** Opening Document passage block **

Reporting
Last updated on 2024-05-13 | Edit this page
Estimated time: 8 minutes
Overview
Questions
- What tools are available in the BCE for analyzing disk images or directories of data transferred from legacy media?
- How do you use them?
- Specifically, how can librarians and archivists capture basic system characteristics and metadata?
- How can they generate reports to help them triage and organize files for digital archiving processes?
- How can they scan for for potentially sensitive information to help them make decisiosn about access?
Objectives
- Gain basic experience with:
- Brunnhilde, a reporting tool for directories and disk images;
- Bulk Extractor and Bulk Reviewer, which scans for credit card numbers, emails, etc.; and
-
fiwalk
, to print filesystem statistics
- Learn more about reporting functionality in the BitCurator Environment, in general, and where to learn more.
Reporting in BitCurator is essentially a method of generating technical and preservation metadata about a disk image or directory of data.
At a high level, you will be using, and creating a workflow piecing together:
- a “map” of the disk image, which records relationships, integrity (checksums), names, timestamps, etc. (this is in DFXML);
- a summary of the file types, duplicates, and other relationship information;
- tools for assessing Personally Identifialble Information (PII) and sensitive content; and
- summaries of sensitive content, if discovered.
Note: If you haven’t yet created a disk image or otherwise have a directory of data to work with, you can use Bentley Code4Lib Samples or download sample data from BitCurator’s Github site and work with that: bcc-dfa-sample-data.
One possible structure to group content and metadata (the one we’ll be using for this workshop):
c4l24_bicuratorintro_group0X_image0XX/ <-- parent directory (sample name)
│
├── reports/ <-- subdirectory for detailed metadata (use mkdir)
│ ├── beout/ <-- bulk extractor reports (generated by bulk_extractor)
│ ├── brunn_output/ <-- brunnhilde reports (generated by brunnhilde.py)
│ └── mappedfeatures/ <-- sensitive info (generated by identify_filenames.py)

** Closing Document passage block **
** Opening Given data block **

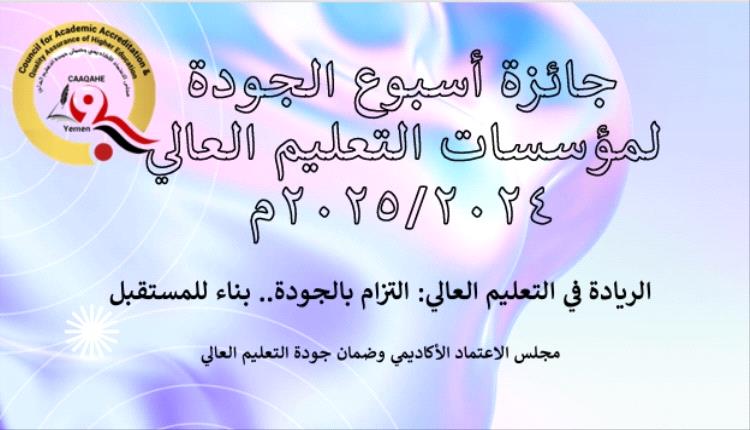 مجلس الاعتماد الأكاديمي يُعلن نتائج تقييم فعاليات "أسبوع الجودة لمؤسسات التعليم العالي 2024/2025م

** Closing Given data block **
** Opening Given data block **

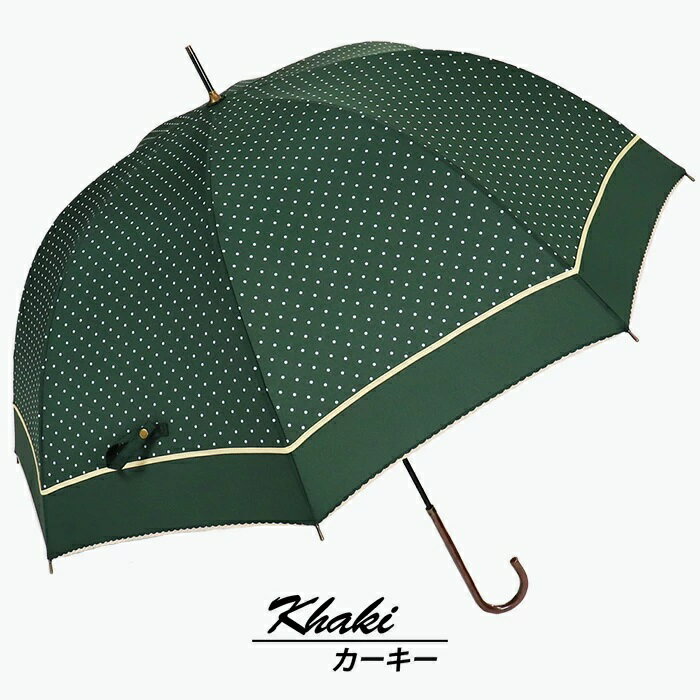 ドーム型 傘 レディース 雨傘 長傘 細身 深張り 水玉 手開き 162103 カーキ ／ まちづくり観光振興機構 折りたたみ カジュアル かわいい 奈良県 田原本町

** Closing Given data block **
** Opening Given data block **

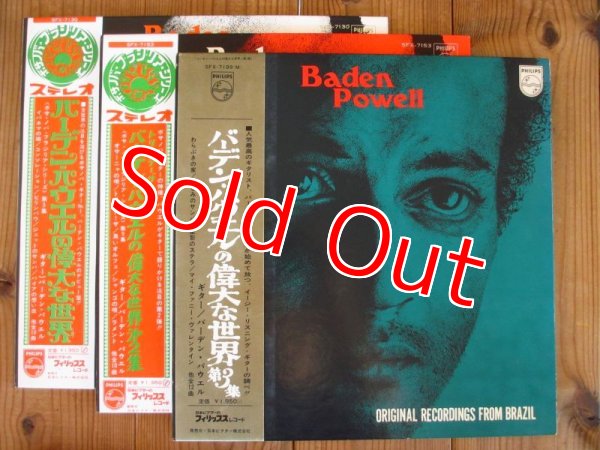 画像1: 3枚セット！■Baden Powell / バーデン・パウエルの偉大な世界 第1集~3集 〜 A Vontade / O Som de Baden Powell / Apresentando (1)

** Closing Given data block **

Required actions »
A. In the BitCurator reporting lesson, what format is the "map" of the disk image recorded in?
B. Decide whether each statement agrees with the BitCurator reporting lesson. Answer yes or no for each, and quote the lesson's deciding words. (i) The lesson's estimated time is 8 minutes. (ii) Brunnhilde reports go in the beout subdirectory. (iii) The reports subdirectory is made with mkdir.
C. Write the next part of the BitCurator reporting lesson, picking up right after its last line.
The rows come from a separate source.

Expected responses »
A. DFXML.

B.
(i) Yes: "Estimated time: 8 minutes"
(ii) No: "brunn_output/ <-- brunnhilde reports (generated by brunnhilde.py)"
(iii) Yes: "subdirectory for detailed metadata (use mkdir)"

C.
│
├── c4l24_bicuratorintro_group0X_image0XX_dfxml.xml <-- DFXML (E01 “map” generated by fiwalk)
├── c4l24_bicuratorintro_group0X_image0XX.E01 <-- disk image (generated by Guymager)
└── c4l24_bicuratorintro_group0X_image0XX.info <-- disk image metadata (from Guymager)
First Things First
Today we’ll be using a number of command line tools in the BCE, including:
fiwalk
brunnhilde.py
bulk_extractor
identify_filenames.py
All of these are “pre-loaded” in the BCE, and a simple way to get
usage instructions for any of them is to simply type their names in the
terminal and press enter. E.g., brunnhilde.py
, which is the
same as as using brunnhilde.py -h
or
brunnhilde.py --help
. This is standard for CLI tools, but
we hope it helps illustrate how what we’re doing today is only the “tip
of the iceberg” for any of these individual tools or the BCE in
general.
Reporting
BitCurator includes a variety of tools to analyze and report on disk images and the filesystems they contain.
Map Your Image AKA How to Create DFXML (with fiwalk)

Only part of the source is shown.